(GIVEN RECORDS)

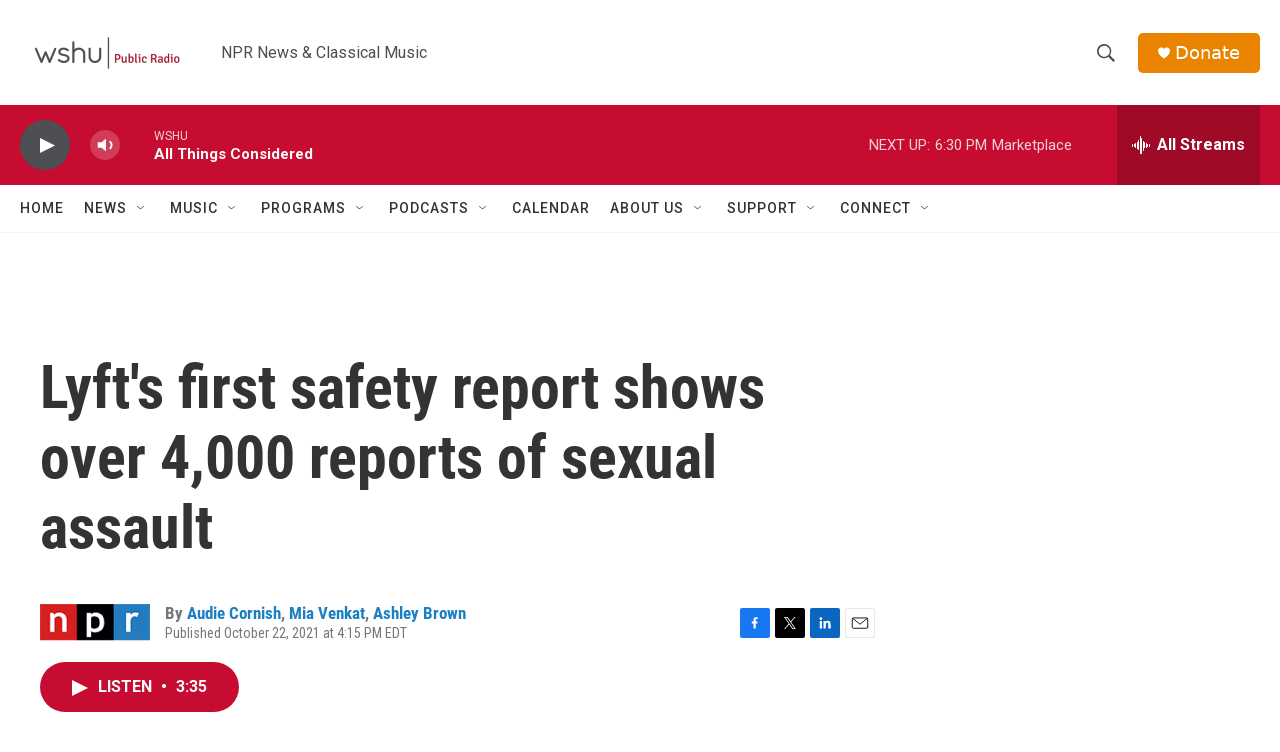

--- FILE ---
content_type: text/html; charset=utf-8
request_url: https://www.google.com/recaptcha/api2/aframe
body_size: 267
content:
<!DOCTYPE HTML><html><head><meta http-equiv="content-type" content="text/html; charset=UTF-8"></head><body><script nonce="bpO0WoQHo2fg8wqKRNQdHA">/** Anti-fraud and anti-abuse applications only. See google.com/recaptcha */ try{var clients={'sodar':'https://pagead2.googlesyndication.com/pagead/sodar?'};window.addEventListener("message",function(a){try{if(a.source===window.parent){var b=JSON.parse(a.data);var c=clients[b['id']];if(c){var d=document.createElement('img');d.src=c+b['params']+'&rc='+(localStorage.getItem("rc::a")?sessionStorage.getItem("rc::b"):"");window.document.body.appendChild(d);sessionStorage.setItem("rc::e",parseInt(sessionStorage.getItem("rc::e")||0)+1);localStorage.setItem("rc::h",'1767307822378');}}}catch(b){}});window.parent.postMessage("_grecaptcha_ready", "*");}catch(b){}</script></body></html>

(End GIVEN RECORDS)

EXERCISE DESCRIPTION.
Please print the records above word for word, leaving every image out.

YOUR SOLUTION.
--- FILE ---
content_type: text/html; charset=utf-8
request_url: https://www.google.com/recaptcha/api2/aframe
body_size: 267
content:
<!DOCTYPE HTML><html><head><meta http-equiv="content-type" content="text/html; charset=UTF-8"></head><body><script nonce="bpO0WoQHo2fg8wqKRNQdHA">/** Anti-fraud and anti-abuse applications only. See google.com/recaptcha */ try{var clients={'sodar':'https://pagead2.googlesyndication.com/pagead/sodar?'};window.addEventListener("message",function(a){try{if(a.source===window.parent){var b=JSON.parse(a.data);var c=clients[b['id']];if(c){var d=document.createElement('img');d.src=c+b['params']+'&rc='+(localStorage.getItem("rc::a")?sessionStorage.getItem("rc::b"):"");window.document.body.appendChild(d);sessionStorage.setItem("rc::e",parseInt(sessionStorage.getItem("rc::e")||0)+1);localStorage.setItem("rc::h",'1767307822378');}}}catch(b){}});window.parent.postMessage("_grecaptcha_ready", "*");}catch(b){}</script></body></html>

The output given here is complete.